There is an endless number of doomsday articles of late, exclaiming an imminent Australian property crash. The theme is usually one of the following; a tidal wave of fixed-rate mortgages about to roll onto a variable rate, banks tightening lending standards, migration about to collapse, or a construction frenzy about to cause oversupply.
Frankly, we don’t need a special event to drive down property prices, the catalyst is already in the system - rising interest rates.
Your house is worth what someone else is both willing and able to pay for it.
Let’s discuss briefly on the able side of the equation. I’d rather be simplistically wrong than complicatedly wrong so all numbers are estimates.
You achieved the Australian dream and bought a house in Sept 2019, for the national median of $773,635 with a 3% interest-only mortgage rate. Assuming a 20% deposit this was costing you $18,567p.a. to service the mortgage. Now fast forward 2 years and let’s run through the same scenario. In Sept 2021 you bought a house for the national median of $994,579, again with a 20% deposit, but now a lower 2% interest-only mortgage rate. Despite property prices increasing and hence your mortgage increasing by 28% than if you bought 2 years earlier, your mortgage now costs you less to service - $15,913p.a. (Winning). Now let’s look at today (late 22 figures) only 1 year on from the above scenario. You bought a house for the national median of $1,022,194 with a 5.5% interest-only mortgage rate. All else being equal your mortgage now costs you $44,976 p.a. (Ouch!) - that’s 2.4x more than last year!

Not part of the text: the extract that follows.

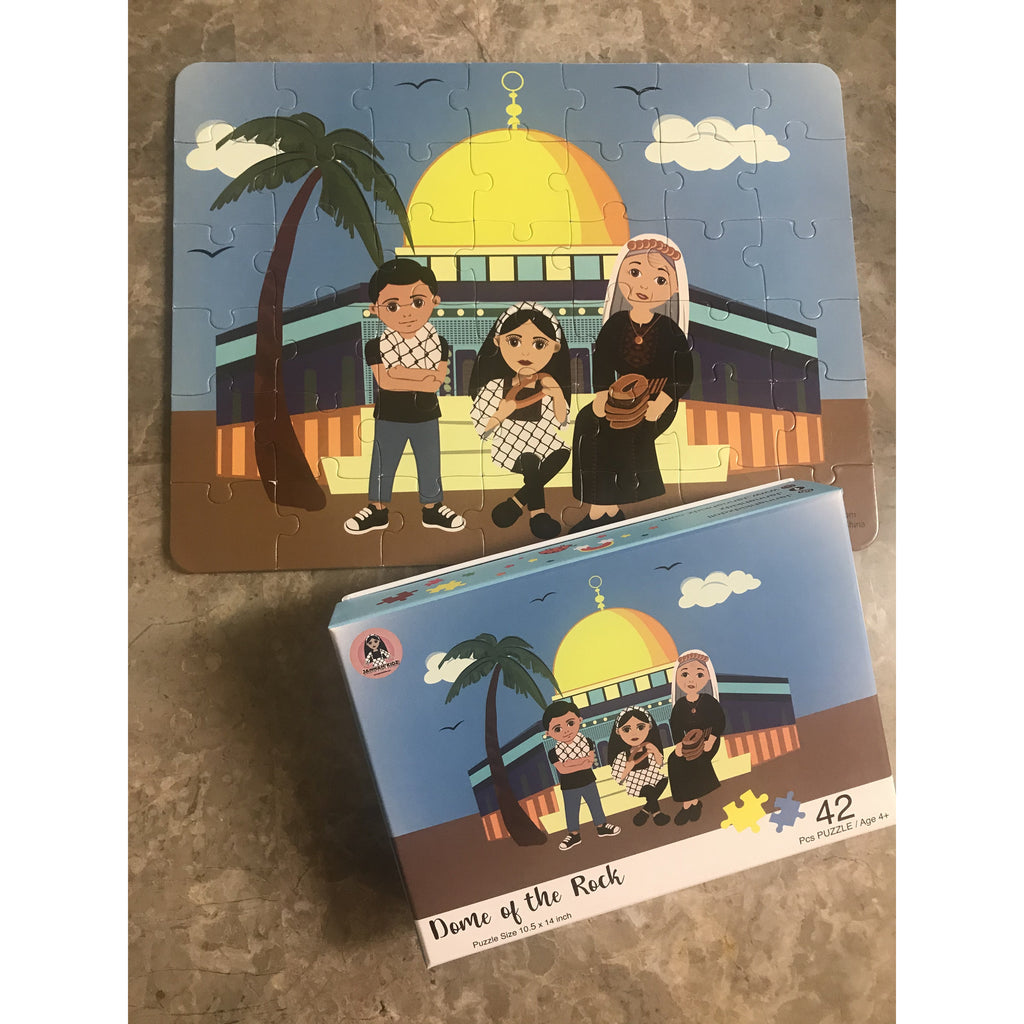 The Dome Of The Rock Puzzle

Given the latest ABS data, median household income is $72,221 (after applying a simple tax calculation) that’s a big portion (62%) of your income being used to service your mortgage, if you bought at today’s high rate, high property price environment.
It’s evident that today’s rates are going to have an impact on what someone is able to pay, and it already is. So when will the house market crash and my once-in-a-lifetime opportunity present itself? Not so fast…
House prices are quick to move up and slow to come down.
There are generally two types of sellers: people who must sell their houses (moving to a new city, lost a job, got divorced) and those who would like to sell their houses (bored with their old four walls, need a bigger or smaller house, would like their kids to go to better schools etc.).
Initially, only those who must sell their houses will have to accept lower prices. A price that is impacted not just by a seller’s willingness to accept a lower price (supply) but also by a prospective buyer’s ability to borrow (demand).
However, as time goes by, selling becomes less and less discretionary as a desire to sell turns into a need. As more and more selling occurs the number of prospective buyers able to borrow also becomes less and less.
What someone is willing to pay is more psychological, however you’ll see a strong correlation between the two. When fewer people are able to pay for a home, those that are able will be less willing .
Housing prices in Australia's capital cities have fallen by more than 9% since May 2022. Sydney has seen the biggest decline, with home values falling by more than 13%, while Brisbane has experienced a 9.7% decline and Melbourne has seen an 8.5% correction. Continuing this momentum, Australian house prices are expected to experience their worst cumulative peak-to-trough loss by the first half of 2023.
Fear-mongering articles about black swan events are hard to predict and even harder to quantify, so don't waste your time. When rising interest rates are the driver, the housing market will head in the same direction as other more immediately priced assets (e.g. Equities & Bonds).
For those hoping to buy the housing dip, even if we assume a 25% house price trim off the recent national median, it’s still going to cost you twice as much to service your mortgage as it did in 2021. That’s assuming your ability to borrow remains intact.
Future property investors need to focus on their ability to borrow, as the days of ultra-low interest rates are in the rearview.